What monitoring is required for patient on testosterone replacement?

DRE = digital rectal exam; PSA = prostatic specific antigen. To diagnose a patient as hypogonadal, the Endocrine Society recommends measuring serum testosterone twice.

What monitoring is required for patient on testosterone replacement?

DRE = digital rectal exam; PSA = prostatic specific antigen. To diagnose a patient as hypogonadal, the Endocrine Society recommends measuring serum testosterone twice. This double measurement is recommended because a significant percentage of men with an initial level of testosterone in the slightly hypogonadal range claim to have a normal testosterone level when the measurement is repeated. 26 Our study showed that 82.0% of men did not undergo two serum testosterone tests and 24.6% did not have a single serum testosterone test before starting treatment.

Similarly, no serum testosterone test was observed in 48.0% of men in the 12 months following the start of treatment. Testosterone should be tested three months after starting ADT and in case of any increase in PSA levels. The fortuitous discovery of a moderate elevation of total testosterone in the context of research for hypogonadism does not necessarily justify research. In women, testosterone is produced by the ovaries and adrenal glands, and by the conversion of proandrogens in peripheral tissues.

Typical side effects related to estrogen and testosterone preparations are alopecia, acne and hirsutism, although they depend on dosage and duration and are not common. Testosterone is primarily used to treat symptoms of sexual dysfunction in men and women and hot flashes in women. In the present study, 25% of the entire study cohort had complete laboratory values for testosterone and 17% had complete laboratory data for PSA. Association of testosterone and estradiol deficiency with osteoporosis and rapid bone loss in older men.

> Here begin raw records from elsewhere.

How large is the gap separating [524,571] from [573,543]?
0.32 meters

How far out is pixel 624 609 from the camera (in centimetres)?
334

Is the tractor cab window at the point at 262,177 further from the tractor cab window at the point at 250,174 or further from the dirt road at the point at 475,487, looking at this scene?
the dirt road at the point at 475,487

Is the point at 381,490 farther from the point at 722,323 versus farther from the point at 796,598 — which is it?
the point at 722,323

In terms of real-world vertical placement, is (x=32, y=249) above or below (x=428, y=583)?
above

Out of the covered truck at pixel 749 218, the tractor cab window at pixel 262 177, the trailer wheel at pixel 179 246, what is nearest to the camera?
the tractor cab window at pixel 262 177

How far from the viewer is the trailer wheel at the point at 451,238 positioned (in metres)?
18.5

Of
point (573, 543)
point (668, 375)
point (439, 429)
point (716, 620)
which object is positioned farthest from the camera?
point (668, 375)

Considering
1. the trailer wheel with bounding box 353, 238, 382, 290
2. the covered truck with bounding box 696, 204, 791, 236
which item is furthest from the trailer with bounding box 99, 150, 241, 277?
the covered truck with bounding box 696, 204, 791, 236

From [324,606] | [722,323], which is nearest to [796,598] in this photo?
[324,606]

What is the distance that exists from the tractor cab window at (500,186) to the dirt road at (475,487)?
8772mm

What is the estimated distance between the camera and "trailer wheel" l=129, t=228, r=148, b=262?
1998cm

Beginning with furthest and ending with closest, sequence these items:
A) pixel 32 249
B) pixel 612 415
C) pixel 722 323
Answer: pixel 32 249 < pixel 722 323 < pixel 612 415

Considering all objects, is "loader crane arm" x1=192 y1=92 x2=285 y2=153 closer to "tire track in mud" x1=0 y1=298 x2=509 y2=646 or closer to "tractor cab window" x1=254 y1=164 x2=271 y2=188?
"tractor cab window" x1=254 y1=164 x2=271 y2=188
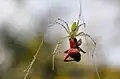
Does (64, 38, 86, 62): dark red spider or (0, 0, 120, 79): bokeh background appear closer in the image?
(64, 38, 86, 62): dark red spider

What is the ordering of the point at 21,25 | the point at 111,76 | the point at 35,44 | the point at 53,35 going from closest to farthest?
the point at 53,35
the point at 111,76
the point at 35,44
the point at 21,25

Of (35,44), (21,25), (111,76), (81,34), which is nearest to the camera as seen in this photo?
(81,34)

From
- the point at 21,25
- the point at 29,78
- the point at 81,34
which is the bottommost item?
the point at 29,78

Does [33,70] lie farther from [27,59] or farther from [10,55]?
[10,55]

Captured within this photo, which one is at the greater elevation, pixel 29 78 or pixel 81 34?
pixel 81 34

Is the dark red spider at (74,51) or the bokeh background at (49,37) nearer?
the dark red spider at (74,51)

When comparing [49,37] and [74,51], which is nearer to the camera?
[74,51]

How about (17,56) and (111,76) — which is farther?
(17,56)

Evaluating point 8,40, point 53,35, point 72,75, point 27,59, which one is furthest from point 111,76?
point 8,40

Side effects in women include acne, hepatotoxicity and virilization and usually only occur when testosterone is used in supraphysiological doses. The Food and Drug Administration warns that testosterone therapy may increase the risk of cardiovascular complications. Meanwhile, doctors must inform patients that the cardiovascular risks and benefits of testosterone therapy are uncertain and should be involved in shared decision-making. While no data is available on long-term outcomes, testosterone prescriptions are becoming more common.

Although specific research is beyond the scope of this protocol, it is important to establish the etiology of hypogonadism, after biochemical confirmation of the clinical diagnosis and before starting testosterone replacement therapy. Patients should use the same laboratory for initial and follow-up testing of testosterone because the reference ranges depend on the laboratory2, meaning that results from different laboratories may not be comparable. Effects of transdermal testosterone on bones and muscles in older men with low levels of bioavailable, low testosterone bone mass and physical frailty.